Workplace Relations Legislation Amendment (Building Cooperative Workplaces No. 1) Bill 2026
Mr BIRRELL (Nicholls) (12:49): I, too, rise to speak on the Workplace Relations Legislation Amendment (Building Cooperative Workplaces No. 1) Bill 2026. Like so many pieces of legislation, the name defies what's actually in the bill. We support sensible reforms that help the Fair Work Commission to do its job more effectively.
We support measures that reduce unnecessary delays, measures that help workers and employers resolve disputes faster and practical changes that respond to the very real workload pressures that currently face the Fair Work Commission. What we don't support is the government using those sensible reforms as a vehicle for unrelated and highly controversial changes to Commonwealth procurement policy.
That's why the coalition will be moving amendments. If those amendments are not accepted, the coalition will oppose the bill. Like a lot of the bills that have come into this place since I've been here, this bill should be two bills.

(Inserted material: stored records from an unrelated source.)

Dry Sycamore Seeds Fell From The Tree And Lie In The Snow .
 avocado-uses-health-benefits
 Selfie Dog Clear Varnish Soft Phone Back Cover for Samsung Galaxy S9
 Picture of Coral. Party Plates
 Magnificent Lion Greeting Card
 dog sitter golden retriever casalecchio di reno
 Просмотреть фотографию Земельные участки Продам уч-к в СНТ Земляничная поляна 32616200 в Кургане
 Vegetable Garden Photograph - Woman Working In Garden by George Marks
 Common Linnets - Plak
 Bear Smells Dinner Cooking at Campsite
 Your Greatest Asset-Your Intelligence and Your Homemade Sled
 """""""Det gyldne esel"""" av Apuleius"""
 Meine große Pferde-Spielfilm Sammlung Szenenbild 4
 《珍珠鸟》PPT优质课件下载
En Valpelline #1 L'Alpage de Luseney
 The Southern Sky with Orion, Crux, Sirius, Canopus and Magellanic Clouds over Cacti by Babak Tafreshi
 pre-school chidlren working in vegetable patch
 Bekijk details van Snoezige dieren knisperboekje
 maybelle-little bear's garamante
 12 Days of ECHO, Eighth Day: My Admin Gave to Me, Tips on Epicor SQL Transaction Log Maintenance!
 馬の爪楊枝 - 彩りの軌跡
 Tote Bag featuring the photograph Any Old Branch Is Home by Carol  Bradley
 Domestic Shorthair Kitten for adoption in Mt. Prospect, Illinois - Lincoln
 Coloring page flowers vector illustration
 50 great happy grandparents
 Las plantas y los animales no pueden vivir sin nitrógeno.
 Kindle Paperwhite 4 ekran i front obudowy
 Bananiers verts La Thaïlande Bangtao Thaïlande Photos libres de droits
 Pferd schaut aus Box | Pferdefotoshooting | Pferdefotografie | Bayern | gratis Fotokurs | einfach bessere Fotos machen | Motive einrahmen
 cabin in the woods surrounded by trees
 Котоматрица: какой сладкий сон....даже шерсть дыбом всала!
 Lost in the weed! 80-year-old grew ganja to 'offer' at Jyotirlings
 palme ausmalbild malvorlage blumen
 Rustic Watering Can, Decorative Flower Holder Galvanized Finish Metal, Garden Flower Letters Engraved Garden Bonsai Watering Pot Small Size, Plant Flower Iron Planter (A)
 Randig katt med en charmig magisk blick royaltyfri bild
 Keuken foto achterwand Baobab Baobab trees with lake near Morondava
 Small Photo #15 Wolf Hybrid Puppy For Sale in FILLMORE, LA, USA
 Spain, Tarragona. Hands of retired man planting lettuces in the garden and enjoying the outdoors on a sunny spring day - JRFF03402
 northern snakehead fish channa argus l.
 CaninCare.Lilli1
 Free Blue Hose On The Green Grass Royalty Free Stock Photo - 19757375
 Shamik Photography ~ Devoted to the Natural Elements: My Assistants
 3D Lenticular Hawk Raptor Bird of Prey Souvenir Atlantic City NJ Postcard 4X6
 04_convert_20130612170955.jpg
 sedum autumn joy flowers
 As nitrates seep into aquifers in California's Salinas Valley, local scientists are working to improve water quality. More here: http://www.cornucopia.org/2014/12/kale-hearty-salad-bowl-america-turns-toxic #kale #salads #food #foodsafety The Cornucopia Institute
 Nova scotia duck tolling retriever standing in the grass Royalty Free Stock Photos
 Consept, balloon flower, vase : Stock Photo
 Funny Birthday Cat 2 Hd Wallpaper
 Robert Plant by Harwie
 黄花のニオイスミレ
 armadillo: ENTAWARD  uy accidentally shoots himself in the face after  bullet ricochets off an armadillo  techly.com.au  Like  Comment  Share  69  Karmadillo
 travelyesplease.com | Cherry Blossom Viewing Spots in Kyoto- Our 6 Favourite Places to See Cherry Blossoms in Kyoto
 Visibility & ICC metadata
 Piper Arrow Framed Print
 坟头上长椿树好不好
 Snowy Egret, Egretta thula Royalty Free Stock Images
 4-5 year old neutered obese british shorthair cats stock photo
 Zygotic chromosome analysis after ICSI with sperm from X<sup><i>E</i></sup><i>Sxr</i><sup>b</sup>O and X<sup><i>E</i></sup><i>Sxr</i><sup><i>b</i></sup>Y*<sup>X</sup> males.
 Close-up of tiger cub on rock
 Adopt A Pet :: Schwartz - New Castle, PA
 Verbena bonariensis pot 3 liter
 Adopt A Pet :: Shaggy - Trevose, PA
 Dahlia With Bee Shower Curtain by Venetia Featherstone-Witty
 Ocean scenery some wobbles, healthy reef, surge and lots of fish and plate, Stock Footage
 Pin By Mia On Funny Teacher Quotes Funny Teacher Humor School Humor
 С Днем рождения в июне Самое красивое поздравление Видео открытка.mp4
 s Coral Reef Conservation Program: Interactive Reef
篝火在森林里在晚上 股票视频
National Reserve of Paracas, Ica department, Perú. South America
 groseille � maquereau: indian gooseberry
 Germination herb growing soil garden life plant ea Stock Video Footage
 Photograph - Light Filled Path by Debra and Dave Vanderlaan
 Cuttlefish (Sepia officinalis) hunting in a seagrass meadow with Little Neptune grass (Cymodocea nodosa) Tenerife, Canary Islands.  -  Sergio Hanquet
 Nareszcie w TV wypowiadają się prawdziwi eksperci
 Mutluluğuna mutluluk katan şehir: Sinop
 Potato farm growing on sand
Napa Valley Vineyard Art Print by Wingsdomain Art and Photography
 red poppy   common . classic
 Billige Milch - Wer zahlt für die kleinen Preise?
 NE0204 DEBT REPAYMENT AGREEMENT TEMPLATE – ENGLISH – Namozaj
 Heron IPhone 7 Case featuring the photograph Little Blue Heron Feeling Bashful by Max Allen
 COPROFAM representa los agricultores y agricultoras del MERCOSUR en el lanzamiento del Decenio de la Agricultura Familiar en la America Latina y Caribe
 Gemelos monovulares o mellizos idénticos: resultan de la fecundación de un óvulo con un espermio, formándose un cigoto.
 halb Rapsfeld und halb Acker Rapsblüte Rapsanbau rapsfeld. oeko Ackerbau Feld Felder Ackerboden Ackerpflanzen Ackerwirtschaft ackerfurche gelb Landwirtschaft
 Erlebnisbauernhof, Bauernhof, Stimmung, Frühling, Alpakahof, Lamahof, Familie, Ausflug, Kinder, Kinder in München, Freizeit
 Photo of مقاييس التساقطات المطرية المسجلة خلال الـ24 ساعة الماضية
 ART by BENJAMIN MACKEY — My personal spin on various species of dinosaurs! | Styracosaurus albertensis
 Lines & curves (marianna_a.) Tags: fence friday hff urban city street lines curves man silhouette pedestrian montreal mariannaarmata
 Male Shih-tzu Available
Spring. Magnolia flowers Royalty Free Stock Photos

It contains two completely separate policy agendas. One part of it deals with Fair Work Commission efficiency and case management, and I'll talk a bit about that. There are some reasonable reforms in that part of the legislation that I think are fair enough.
But the other part creates a legal framework for allowing Commonwealth procurement processes to preference businesses that have particular forms of enterprise agreements. We know what that means, don't we? These issues are not connected.
They solve different problems. One of them creates huge amounts of problems. They affect different stakeholders, and they deserve separate parliamentary scrutiny.
The government says this bill is about helping the Fair Work Commission manage its workload. If that's the objective, let us pass that part of the bill and those reforms immediately. But, instead, the government has trickily attached a second industrial relations agenda that has significant consequences for Commonwealth contracting, procurement and processes and supply chains across Australia.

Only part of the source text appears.